Can you continue the book notes below on Herriot and Clarke from the last sentence shown?
··· Source text ···
All Creatures Great and Small
(James Herriot, nonfiction, on Kindle): The classic stories of a vet in the Yorkshire countryside, starting in the late 1930's as he emerges from veterinary school with visions of a nice, clean small animal practice in the city... only to find himself up apprenticed in a rural, rugged land. I've heard of these stories, of course (growing up in a house of animal-lovers, it was inevitable), and saw the TV series ages ago, but never actually read any of Herriot's books until I found a 3-in-1 collection discounted on Kindle. Touching, amusing, and occasionally heartbreaking, it holds up very well, capturing an era as well as the unexpected charms of the countryside and its peculiar inhabitants. I'll definitely be reading more of these in the future.

Currently Reading:
Childhood's End (Arthur C. Clarke, sci-fi, in paperback): In the 1980's, Mankind learns that he is not alone in the universe when gleaming UFOs descend from the heavens to usher in the next phase of humanity. It's a short book with an intriguing core concept, but I keep setting it aside for some reason. Many of its ideas are dated and more than a little reflective of the biases of the era in which it was written. Still, it's not bad.
··· Data supplied ···
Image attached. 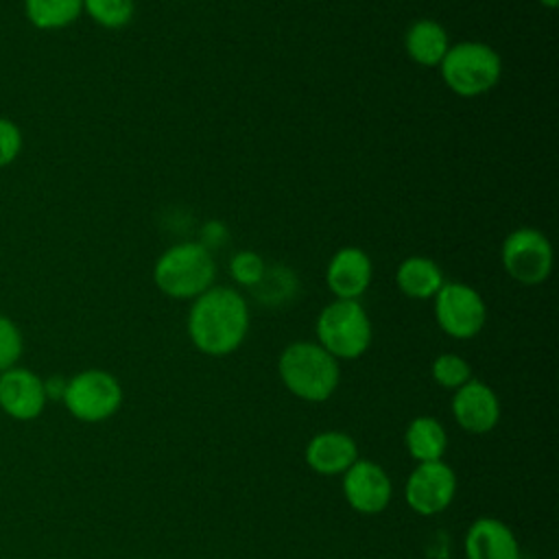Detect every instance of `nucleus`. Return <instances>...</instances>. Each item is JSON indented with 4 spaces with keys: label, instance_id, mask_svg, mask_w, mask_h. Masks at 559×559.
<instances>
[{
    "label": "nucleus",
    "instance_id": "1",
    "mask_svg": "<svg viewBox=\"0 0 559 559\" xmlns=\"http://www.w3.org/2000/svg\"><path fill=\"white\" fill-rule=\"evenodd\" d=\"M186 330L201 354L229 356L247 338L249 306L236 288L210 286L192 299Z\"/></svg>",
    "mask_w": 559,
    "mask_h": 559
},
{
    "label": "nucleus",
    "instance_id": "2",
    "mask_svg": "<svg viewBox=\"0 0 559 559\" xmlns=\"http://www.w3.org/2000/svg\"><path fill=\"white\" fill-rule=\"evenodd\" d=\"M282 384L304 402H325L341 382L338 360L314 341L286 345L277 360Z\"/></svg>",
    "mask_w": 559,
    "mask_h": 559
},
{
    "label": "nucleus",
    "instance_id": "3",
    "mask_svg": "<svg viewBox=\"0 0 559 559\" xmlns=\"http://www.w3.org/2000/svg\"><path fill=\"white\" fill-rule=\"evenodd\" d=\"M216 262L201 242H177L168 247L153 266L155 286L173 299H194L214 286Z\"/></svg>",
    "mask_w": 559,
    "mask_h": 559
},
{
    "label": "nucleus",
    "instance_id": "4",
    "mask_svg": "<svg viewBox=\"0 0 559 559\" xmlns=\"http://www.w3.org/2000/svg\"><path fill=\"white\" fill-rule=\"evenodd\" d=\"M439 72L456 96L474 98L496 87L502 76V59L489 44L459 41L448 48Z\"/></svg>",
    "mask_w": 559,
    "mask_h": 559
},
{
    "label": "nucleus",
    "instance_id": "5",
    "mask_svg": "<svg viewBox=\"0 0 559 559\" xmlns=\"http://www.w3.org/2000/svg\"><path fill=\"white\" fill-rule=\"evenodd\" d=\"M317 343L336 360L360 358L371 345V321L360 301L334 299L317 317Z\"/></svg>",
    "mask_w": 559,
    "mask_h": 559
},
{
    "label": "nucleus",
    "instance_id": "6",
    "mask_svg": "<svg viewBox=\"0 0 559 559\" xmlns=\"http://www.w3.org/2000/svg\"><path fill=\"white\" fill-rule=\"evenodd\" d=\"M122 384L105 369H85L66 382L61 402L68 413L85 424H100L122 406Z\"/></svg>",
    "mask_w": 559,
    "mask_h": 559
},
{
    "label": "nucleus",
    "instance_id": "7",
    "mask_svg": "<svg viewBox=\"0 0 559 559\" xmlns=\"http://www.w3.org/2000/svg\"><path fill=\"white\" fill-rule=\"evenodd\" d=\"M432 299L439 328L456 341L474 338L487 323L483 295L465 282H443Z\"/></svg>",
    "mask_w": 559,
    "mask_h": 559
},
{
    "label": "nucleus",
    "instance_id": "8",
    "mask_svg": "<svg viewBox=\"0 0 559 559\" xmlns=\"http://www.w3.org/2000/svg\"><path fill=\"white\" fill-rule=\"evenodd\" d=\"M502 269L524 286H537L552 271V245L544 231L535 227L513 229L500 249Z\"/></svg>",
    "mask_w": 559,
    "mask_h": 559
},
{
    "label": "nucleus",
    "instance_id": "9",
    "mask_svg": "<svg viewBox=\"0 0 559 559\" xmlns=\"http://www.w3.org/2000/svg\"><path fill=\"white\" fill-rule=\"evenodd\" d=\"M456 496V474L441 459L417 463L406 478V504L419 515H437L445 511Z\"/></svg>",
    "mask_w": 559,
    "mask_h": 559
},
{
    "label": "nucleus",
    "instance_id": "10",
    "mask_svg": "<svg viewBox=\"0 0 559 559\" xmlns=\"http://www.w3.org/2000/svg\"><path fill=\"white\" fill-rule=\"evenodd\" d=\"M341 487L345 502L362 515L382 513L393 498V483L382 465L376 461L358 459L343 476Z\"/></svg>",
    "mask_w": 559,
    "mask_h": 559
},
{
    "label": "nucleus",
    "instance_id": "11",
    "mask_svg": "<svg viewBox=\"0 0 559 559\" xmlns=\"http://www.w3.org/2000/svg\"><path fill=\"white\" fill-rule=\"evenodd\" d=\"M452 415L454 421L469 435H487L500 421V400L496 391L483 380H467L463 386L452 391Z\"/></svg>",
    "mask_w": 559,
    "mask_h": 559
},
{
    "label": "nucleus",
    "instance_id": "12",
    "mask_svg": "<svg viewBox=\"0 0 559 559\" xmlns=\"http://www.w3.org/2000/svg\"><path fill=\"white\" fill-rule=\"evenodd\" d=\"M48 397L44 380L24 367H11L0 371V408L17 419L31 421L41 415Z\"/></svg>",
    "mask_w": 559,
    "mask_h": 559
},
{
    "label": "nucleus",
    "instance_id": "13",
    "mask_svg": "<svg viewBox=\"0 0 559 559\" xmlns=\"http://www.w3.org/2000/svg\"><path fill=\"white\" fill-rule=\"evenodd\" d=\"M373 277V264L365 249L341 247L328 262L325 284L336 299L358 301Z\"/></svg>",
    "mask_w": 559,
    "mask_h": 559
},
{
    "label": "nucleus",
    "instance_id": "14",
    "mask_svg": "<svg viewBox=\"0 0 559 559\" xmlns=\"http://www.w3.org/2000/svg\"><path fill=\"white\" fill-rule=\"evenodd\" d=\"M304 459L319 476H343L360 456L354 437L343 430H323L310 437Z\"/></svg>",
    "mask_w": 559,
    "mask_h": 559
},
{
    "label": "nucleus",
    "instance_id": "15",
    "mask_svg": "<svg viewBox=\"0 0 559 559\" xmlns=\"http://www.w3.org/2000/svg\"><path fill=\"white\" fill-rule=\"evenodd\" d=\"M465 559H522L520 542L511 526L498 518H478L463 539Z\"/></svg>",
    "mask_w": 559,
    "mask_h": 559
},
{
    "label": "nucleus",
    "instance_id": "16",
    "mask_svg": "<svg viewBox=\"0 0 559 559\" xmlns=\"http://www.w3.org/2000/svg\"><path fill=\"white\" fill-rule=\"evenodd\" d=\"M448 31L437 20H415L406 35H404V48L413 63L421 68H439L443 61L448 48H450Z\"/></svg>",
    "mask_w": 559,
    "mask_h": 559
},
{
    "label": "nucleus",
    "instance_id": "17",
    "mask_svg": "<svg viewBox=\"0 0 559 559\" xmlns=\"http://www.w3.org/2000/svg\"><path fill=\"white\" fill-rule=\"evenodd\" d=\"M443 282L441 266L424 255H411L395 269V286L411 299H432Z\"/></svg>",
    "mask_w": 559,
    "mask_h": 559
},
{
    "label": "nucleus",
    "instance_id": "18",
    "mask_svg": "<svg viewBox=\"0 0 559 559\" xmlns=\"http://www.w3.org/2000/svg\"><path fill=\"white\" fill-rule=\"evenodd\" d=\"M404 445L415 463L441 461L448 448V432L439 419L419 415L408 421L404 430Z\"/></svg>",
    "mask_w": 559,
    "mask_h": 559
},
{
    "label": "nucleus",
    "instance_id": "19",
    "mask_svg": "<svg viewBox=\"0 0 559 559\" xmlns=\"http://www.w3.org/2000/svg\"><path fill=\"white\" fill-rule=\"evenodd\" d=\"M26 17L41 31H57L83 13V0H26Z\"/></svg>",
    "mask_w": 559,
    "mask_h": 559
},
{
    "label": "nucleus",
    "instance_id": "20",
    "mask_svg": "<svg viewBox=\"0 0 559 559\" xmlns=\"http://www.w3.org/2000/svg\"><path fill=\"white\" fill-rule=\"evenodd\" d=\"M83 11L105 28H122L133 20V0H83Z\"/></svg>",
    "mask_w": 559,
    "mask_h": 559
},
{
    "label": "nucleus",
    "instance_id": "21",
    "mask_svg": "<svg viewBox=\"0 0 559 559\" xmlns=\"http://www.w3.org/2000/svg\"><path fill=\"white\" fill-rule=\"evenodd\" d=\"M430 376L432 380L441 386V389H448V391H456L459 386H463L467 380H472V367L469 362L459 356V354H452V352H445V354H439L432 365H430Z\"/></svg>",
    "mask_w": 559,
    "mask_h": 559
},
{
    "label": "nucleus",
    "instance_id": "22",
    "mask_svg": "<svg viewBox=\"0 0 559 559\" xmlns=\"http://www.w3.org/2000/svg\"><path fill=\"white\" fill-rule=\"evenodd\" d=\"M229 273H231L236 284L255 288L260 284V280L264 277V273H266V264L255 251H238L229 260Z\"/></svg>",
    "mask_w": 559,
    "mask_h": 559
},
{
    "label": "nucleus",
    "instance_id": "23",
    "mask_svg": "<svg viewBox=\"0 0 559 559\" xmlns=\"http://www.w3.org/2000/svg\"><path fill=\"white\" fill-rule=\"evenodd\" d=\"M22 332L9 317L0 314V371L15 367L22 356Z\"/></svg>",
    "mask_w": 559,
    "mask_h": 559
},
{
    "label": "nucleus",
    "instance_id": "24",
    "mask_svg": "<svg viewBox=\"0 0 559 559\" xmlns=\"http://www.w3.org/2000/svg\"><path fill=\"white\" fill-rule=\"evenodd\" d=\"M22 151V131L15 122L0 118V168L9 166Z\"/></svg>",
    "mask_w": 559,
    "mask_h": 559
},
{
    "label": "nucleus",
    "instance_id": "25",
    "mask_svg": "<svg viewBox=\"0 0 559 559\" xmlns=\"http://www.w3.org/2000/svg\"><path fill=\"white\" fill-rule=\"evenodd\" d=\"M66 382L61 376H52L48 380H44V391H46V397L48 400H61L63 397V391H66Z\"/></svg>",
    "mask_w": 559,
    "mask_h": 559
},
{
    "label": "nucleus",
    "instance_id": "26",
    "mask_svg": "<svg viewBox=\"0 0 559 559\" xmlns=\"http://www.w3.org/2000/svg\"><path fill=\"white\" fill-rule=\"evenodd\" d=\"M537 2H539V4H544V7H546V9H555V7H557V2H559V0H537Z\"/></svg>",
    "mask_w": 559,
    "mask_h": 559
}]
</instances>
···
> [Response below]
Moby Dick (Herman Melville, literary, on Nook): The tale of the philosophical seagoing Ishmael as he becomes part of Captain Ahab's maniacal hunt for a notorious whale. It wasn't that bad to start with, if a little convoluted and burdened by the verbose style (not to mention the prejudices) of its era, but boy has it bogged down something fierce. It also seems to think that the audience is dirt stupid, the way it keeps repeating its Profound Metaphors - then breaking them down, in case readers weren't clever enough to analyze the symbolism on their own. Then repeating it all again for good measure, all while barely advancing the plot. But it's part of a reading challenge, so I'm pushing through.

On Kindle, I just started poking at Terry Jones' Barbarians, a nonfiction history setting the record straight on the many cultures who continue to suffer from Roman Empire propaganda smear tactics. I enjoyed the companion volume on medieval times, so I expect I'll read it in full once I get into it, but I've literally just got past the preface.

And I've had to set Wonderbook aside temporarily - writing's kinda fallen on the back burner due to Other Projects that I hope to clear ASAP. Once I get a chance to catch up on some of the exercises, I'll be finishing that one.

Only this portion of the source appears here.